Supplied passage:
On November 15, 2022, Legacy Housing Corporation (the “Company”) entered into a rescission and relinquishment agreement (the “Rescission Agreement”) with Curtis D. Hodgson, Executive Chairman of the Company.
The Rescission Agreement allows Mr. Hodgson to rescind and relinquish certain equity awards granted under a previous employment agreement and allows the Company to accept such rescission and relinquishment, without any payment therefor. A copy of the Rescission Agreement is filed as exhibit 10.1 and is incorporated herein by reference.
Item 9.01 Financial Statements and Exhibits.
(d)Exhibits
Exhibit No. |
| Description |
10.1 | ||
104 | Cover Page Interactive Data File (formatted as Inline XBRL). |
SIGNATURES
Pursuant to the requirement of the Securities Exchange Act of 1934, the registrant has duly caused this report to be signed on its behalf by the undersigned hereunto duly authorized.

Short task:
Answer these questions using the filing excerpt:
1. On what date did Legacy Housing Corporation enter into the Rescission Agreement?
2. Under what exhibit number is a copy of the Rescission Agreement filed?
3. What does exhibit 104 consist of?
The data that follows is separate from the filing excerpt.

Supplied information:
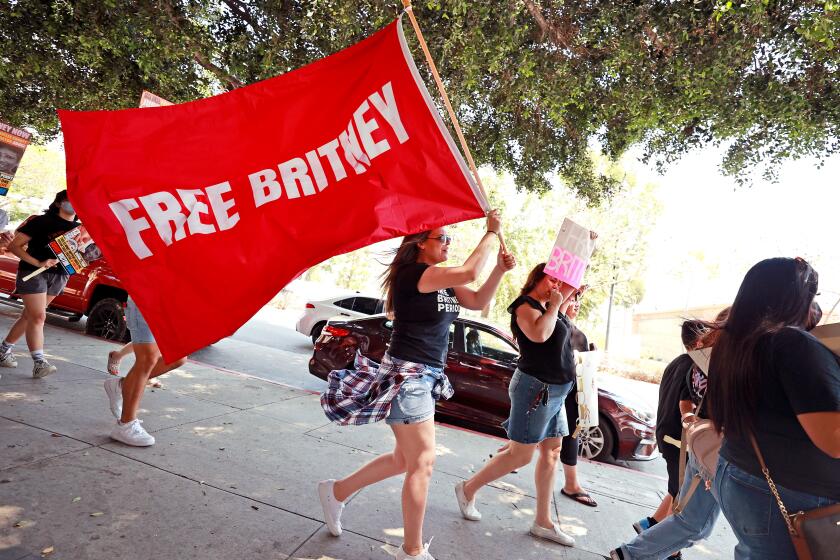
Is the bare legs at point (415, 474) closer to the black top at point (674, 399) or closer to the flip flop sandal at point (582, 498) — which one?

Response to the task:
1. November 15, 2022
2. Exhibit 10.1
3. The Cover Page Interactive Data File (formatted as Inline XBRL)